╭─ SOURCE TEXT
Soviet Bloc Immigration.

A report out stating that the level of immigration from the 8 ex-Soviet Bloc and now EU countries as been some 15 times what the Home Office expected. It’s also saying that the influx seems to have:

”Our results suggest that the primary impact has been to increase
output and total employment, with minimal impact on native workers,”
the study added. ”Overall, the economic impact of accession … appears
to have been modest, but broadly positive, reflecting the flexibility
and speed of adjustment of the UK labour market.”

Can’t remember where I saw this explanation but it sounds good to me. We now live in an economy where human capital is the most important thing, vastly more so than financial or physical. Immigration of people who are of working age and who have been raised and trained at the expense of somewhere else’s taxpayers is an import of human capital. We would therefore expect our economy to benefit from it.

12 responses

  1. Immigration of people who are of working age and who have been raised and trained at the expense of somewhere else’s taxpayers is an import of human capital.
    Yes, provided they work and they don’t displace native workers.
    I would agree that for the majority of workers from Eastern Europe this is undoubtably the case. Ditto for doctors and nurses from Africa.
    I’n not so sure about low skilled workers from say Pakistan, who enter economies like Bradford where unemployment already is very high.
╰─
╭─ INFORMATION PROVIDED
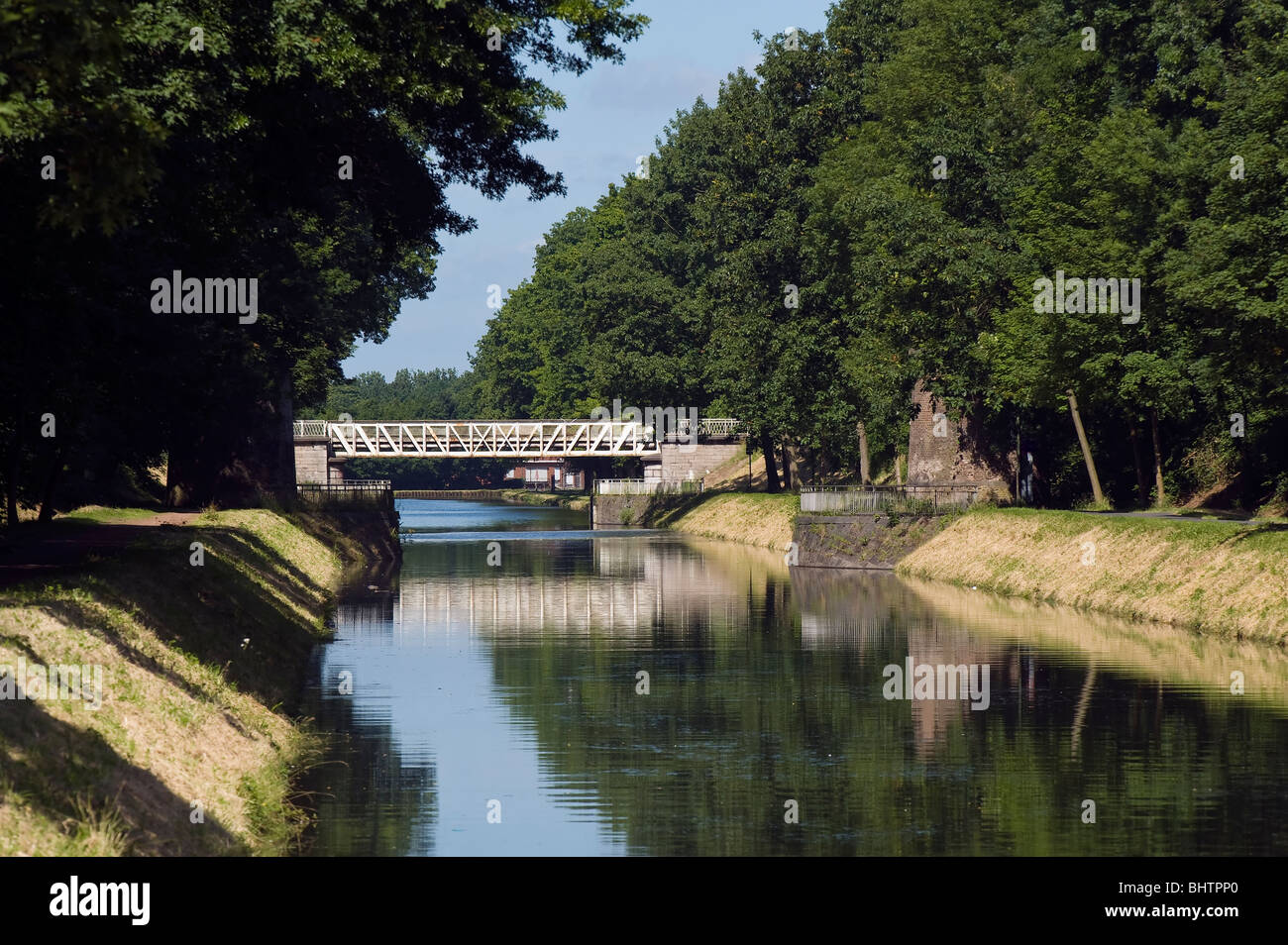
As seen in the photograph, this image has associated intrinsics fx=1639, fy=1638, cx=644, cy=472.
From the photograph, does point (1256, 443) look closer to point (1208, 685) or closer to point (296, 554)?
point (1208, 685)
╰─
• **REQUIREMENTS**:
A) According to the post on Soviet Bloc immigration, how does the level of immigration from the 8 ex-Soviet Bloc countries compare with what the Home Office expected?
B) For each statement, say whether it agrees with the post on Soviet Bloc immigration, and quote the deciding words: (i) The study found that the primary impact was to increase output and total employment. (ii) The post says financial capital is now the most important thing in the economy. (iii) The first response agrees that the point holds for most workers from Eastern Europe.
C) Print the post on Soviet Bloc immigration from "Yes, provided they" up to and including "nurses from Africa.".

• **FULL ANSWERS**:
A) It has been some 15 times what the Home Office expected.

B)
(i) Yes: "the primary impact has been to increase output and total employment"
(ii) No: "human capital is the most important thing, vastly more so than financial or physical"
(iii) Yes: "I would agree that for the majority of workers from Eastern Europe this is undoubtably the case"

C)
Yes, provided they work and they don’t displace native workers.
    I would agree that for the majority of workers from Eastern Europe this is undoubtably the case. Ditto for doctors and nurses from Africa.